In a CT-controlled neurolysis and facet block, specific nerve bundles are switched off via targeted injection of suitable substances (alcohol and anesthesia) under CT monitoring for the purpose of pain therapy (for example in the case of certain spinal column illnesses) or to improve the peripheral arterial blood circulation. The interventional procedure is advantageously implemented in the prone position. If a prone position is not possible with a particular patient, a position must be selected that can be maintained for the entire duration of the procedure and that simultaneously allows the physician an easy access to the point of the body to be treated. As is the case before any procedure, possible risks of the treatment and the measurement of his blood values are explained to the patient. In a facet block procedure, pain treatment of the small zygoapophyseal joints (facets) in the spinal column ensues by injection of a locally effective anesthetic and triamcinolone (a relatively long-acting cortisone preparation) into the facet joints.
In a periradicular therapy (PRT), which (in the case of a herniated intervertabral disc) is in particular indicated as a pain therapy method for treatment of the nerve root exiting from the spinal canal of the spinal column between the lumbar vertebrae, a fine puncture needle is fed into the immediate proximity of the existing spinal cord nerves under local anesthesia and computer tomography imaging. There medicine containing a corticosteroid is then injected which should cause a decrease of the local tissue swelling and thus a “release” of clamped nerves.

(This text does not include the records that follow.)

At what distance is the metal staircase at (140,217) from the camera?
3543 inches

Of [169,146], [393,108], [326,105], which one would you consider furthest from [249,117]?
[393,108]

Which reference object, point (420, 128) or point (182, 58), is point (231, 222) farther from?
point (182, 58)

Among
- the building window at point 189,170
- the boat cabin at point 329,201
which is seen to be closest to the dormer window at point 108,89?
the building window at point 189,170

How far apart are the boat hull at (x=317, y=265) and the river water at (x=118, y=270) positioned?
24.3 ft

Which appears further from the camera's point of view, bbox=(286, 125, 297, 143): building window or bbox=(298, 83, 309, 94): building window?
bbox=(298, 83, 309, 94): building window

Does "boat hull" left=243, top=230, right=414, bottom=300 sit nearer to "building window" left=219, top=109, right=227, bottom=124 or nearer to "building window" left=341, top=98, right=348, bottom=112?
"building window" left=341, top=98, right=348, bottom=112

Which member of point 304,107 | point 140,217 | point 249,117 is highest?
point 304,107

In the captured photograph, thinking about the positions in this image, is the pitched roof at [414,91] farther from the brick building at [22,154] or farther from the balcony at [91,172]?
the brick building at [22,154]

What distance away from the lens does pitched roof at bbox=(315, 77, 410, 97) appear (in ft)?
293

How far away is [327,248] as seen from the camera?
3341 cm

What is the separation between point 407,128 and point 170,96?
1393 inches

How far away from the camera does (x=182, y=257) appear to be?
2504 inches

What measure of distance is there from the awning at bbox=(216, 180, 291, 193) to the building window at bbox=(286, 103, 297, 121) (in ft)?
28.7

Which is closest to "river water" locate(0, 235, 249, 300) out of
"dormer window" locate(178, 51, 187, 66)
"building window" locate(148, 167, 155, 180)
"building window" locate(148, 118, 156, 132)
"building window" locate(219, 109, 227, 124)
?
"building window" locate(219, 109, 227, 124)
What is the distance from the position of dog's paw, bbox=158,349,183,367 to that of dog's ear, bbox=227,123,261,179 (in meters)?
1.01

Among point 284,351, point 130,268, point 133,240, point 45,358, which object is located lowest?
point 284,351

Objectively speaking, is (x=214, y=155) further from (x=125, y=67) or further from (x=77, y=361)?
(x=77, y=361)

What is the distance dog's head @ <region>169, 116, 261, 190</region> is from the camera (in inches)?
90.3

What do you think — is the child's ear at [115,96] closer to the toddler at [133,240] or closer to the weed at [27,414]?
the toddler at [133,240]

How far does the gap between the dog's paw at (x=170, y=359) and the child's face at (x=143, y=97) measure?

In principle there are two possibilities for CT-assisted visual monitoring of a minimally-invasive intervention. The treating physician can generate an individual CT slice exposure (for example via actuation of a foot switch) without table feed in order to acquire a current projection representation of an organ or tissue region to be treated as well as image information with regard to the position of an inserted puncture needle, a probe or another medical instrument typically used for implementation of an interventional procedure. After generation of the exposure, it can occur that the considered CT slice plane shifts as a result of a body movement of the patient or due to inhalation or exhalation. The radiologist implementing the interventional procedure then has the possibility to monitor the position of the needle tip with the use of the aforementioned CT slice exposure in order to be able to alter the needle position without real-time image monitoring. The physician thus does not see the penetration and advancement of the puncture needle on a screen terminal in real time, but only when the physician generates the next CT slice exposure by re-actuation of a foot switch. In contrast to this, the second possibility is to generate images in a continuous sequence in CT fluoroscopy. The possibility of a real-time monitoring of therapeutic or diagnostic procedures thereby exists. Medical instruments inserted into a penetration point can thereby be continuously tracked on the monitor. The radiation exposure of both the radiologist and the patient, however, is problematically distinctly increased relative to the previously illustrated individual image acquisition.